Designing, Building, Programming, and Bot-Battles

In Robotics, students use the Lego Robotics System to learn the basics of robotic programming, and are challenged to make increasingly complex and sophisticated creations. Computer software and cell phone apps are used to program and control the robots, many of which are designed and built from scratch, or modified from designs available on the web. Problem solving is a big part of the process. Through trial and error and perseverance, students make design and programming changes as needed. Building robots is never a straight forward, follow-the-instruction-book process. Of course, bot-battles are always fun, and students are continually looking for new ways to make their bots the fiercest! Building a robot that can climb stairs is a challenge many students have tackled with varied success. Recently, Ben tested a stair climbing robot and discovered that while it could climb up, the robot wasn't registering when it got to the edge of the step. With some troubleshooting of the programming and a few adjustments to a specific mechanism, it worked!  

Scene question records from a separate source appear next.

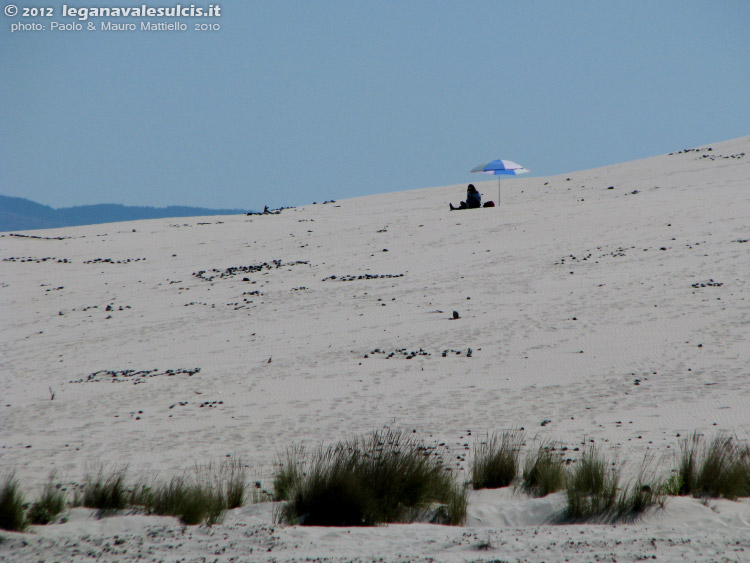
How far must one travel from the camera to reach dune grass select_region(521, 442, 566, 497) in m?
6.05

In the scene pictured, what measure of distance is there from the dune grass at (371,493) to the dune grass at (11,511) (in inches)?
63.4

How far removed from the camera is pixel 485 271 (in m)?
16.6

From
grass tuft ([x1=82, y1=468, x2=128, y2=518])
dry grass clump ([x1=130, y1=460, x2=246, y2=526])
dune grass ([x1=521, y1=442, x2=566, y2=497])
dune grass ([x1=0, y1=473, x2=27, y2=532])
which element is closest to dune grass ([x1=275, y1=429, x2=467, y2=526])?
dry grass clump ([x1=130, y1=460, x2=246, y2=526])

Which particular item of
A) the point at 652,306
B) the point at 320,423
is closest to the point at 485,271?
the point at 652,306

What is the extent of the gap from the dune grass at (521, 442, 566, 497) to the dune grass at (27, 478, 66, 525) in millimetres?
3206

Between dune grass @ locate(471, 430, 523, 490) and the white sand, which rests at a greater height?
the white sand

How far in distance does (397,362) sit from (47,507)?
19.4 ft

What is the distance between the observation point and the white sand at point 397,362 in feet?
17.0

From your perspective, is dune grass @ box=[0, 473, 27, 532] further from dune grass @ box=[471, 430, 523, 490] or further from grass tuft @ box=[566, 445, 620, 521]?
grass tuft @ box=[566, 445, 620, 521]

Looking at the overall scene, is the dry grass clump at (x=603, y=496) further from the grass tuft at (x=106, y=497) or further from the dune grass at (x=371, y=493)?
the grass tuft at (x=106, y=497)

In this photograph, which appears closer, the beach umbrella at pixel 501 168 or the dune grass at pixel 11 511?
the dune grass at pixel 11 511

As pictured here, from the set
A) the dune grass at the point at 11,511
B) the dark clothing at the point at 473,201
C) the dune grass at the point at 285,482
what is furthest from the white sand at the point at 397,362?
the dark clothing at the point at 473,201

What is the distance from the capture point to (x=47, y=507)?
221 inches

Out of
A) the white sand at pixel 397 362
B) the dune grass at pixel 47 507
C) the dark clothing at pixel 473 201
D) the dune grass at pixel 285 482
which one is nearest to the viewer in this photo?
the white sand at pixel 397 362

Architecture and artistry are the themes in 3D Art. Students use Lego bricks to create interesting art projects using both design books and their own ideas. In the ‘Odd Piece Challenge’, students are given a large pile of the same odd-shaped Lego piece and tasked with building an original design, which leads to some amazing creations!  

For the Architecture unit, students build miniature scaled designs–either a building or an art sculpture. They begin by building an official LEGO Architecture set then they are challenged to build their own creation. The more skilled students are given the opportunity to build large models like Hogwarts, with multiple intricate buildings, many towers, and even Harry Potter characters made out of Lego bricks. The LEGO Hogwarts set took about two months for Anna and Linda to complete. Manuals for official Lego sets such as Hogwarts are often over 600 pages long, so these projects require a high degree of focus, patience, and perseverance. Other original and official lego set designs have included bird replicas, mosaics, iconic buildings such as the Eiffel Tower and Taj Mahal, and even a sudoku puzzle.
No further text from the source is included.